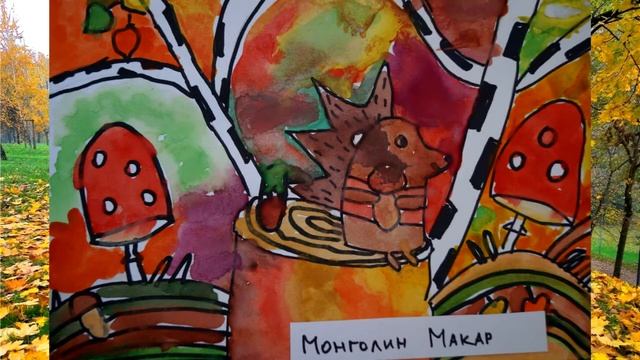 Последний лист. Юрий Коваль. смотреть онлайн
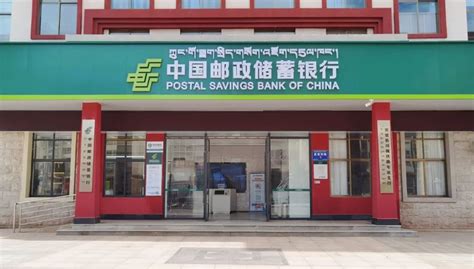 ☎️拉萨市西藏银行(民族北路支行)：0891-6310012 | 查号吧 📞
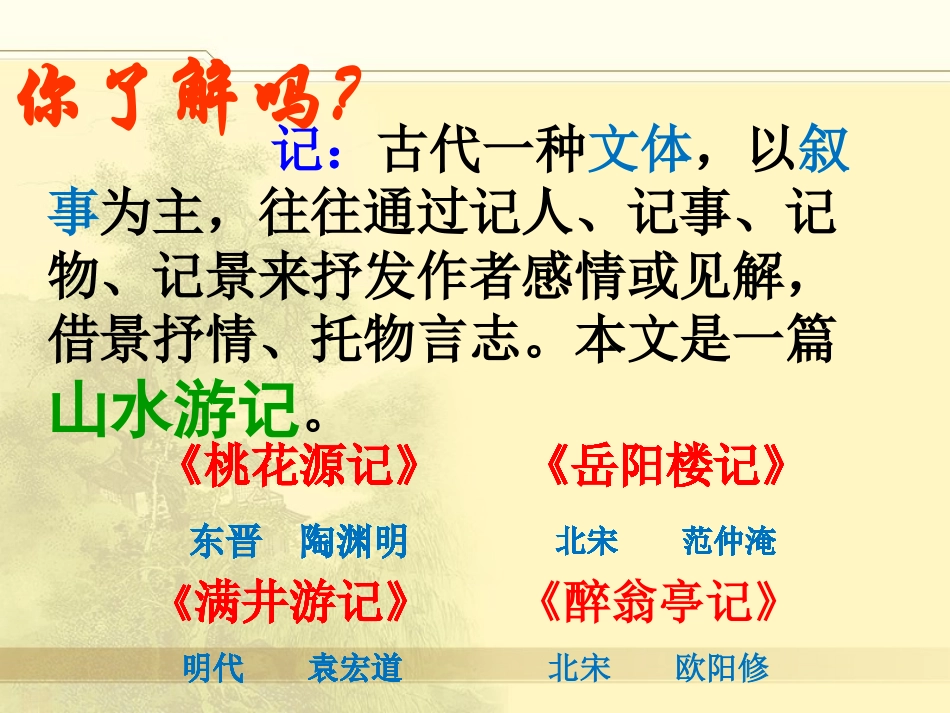 小石潭记课件 (2)_第2页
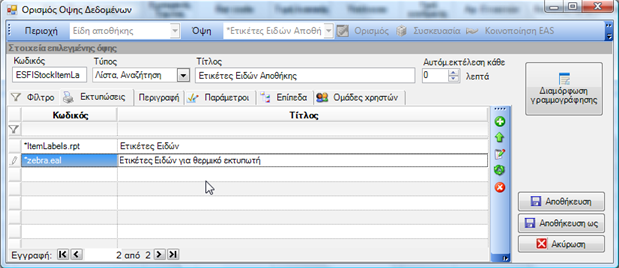 Αρχείο:EBS-ReportingEL-image237.png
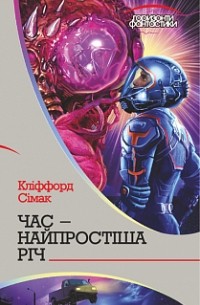 Час – найпростіша річ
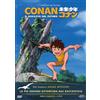 Serie Tv - Conan, Il Ragazzo Del Futuro - The Complete Series - Dvd
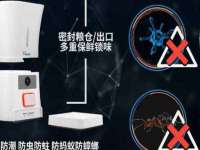 上海市宝山区梦洁水产经营部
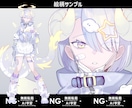 高品質なキャラクターデザイン・立ち絵を制作します どんなキャラ属性にも対応！大手7年のプロが本気で描きます！ イメージ3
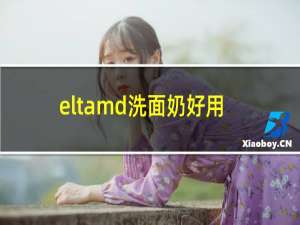 eltamd洗面奶好用吗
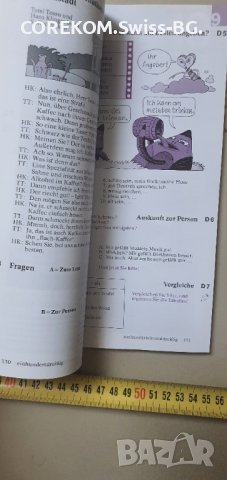   Чужди езици    и др., снимка 6 - Чуждоезиково обучение, речници - 41310505
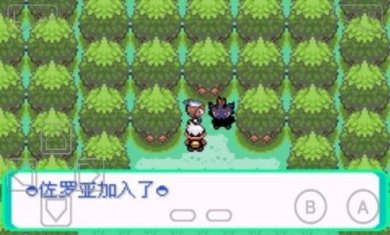 1678869297184404 (1)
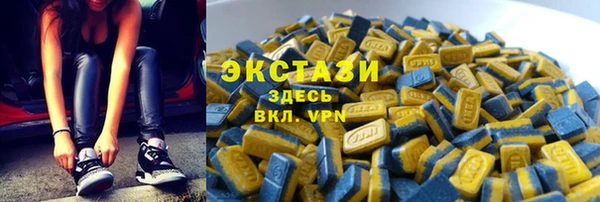 MESCALINE Заволжск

■ ■ ■

Task item
Please repeat each line of the material above verbatim, and leave the pictures out of your answer.

Result of the task
 Последний лист. Юрий Коваль. смотреть онлайн
 ☎️拉萨市西藏银行(民族北路支行)：0891-6310012 | 查号吧 📞
 小石潭记课件 (2)_第2页
 Αρχείο:EBS-ReportingEL-image237.png
 Час – найпростіша річ
 Serie Tv - Conan, Il Ragazzo Del Futuro - The Complete Series - Dvd
 上海市宝山区梦洁水产经营部
 高品質なキャラクターデザイン・立ち絵を制作します どんなキャラ属性にも対応！大手7年のプロが本気で描きます！ イメージ3
 eltamd洗面奶好用吗
   Чужди езици    и др., снимка 6 - Чуждоезиково обучение, речници - 41310505
 1678869297184404 (1)
 MESCALINE Заволжск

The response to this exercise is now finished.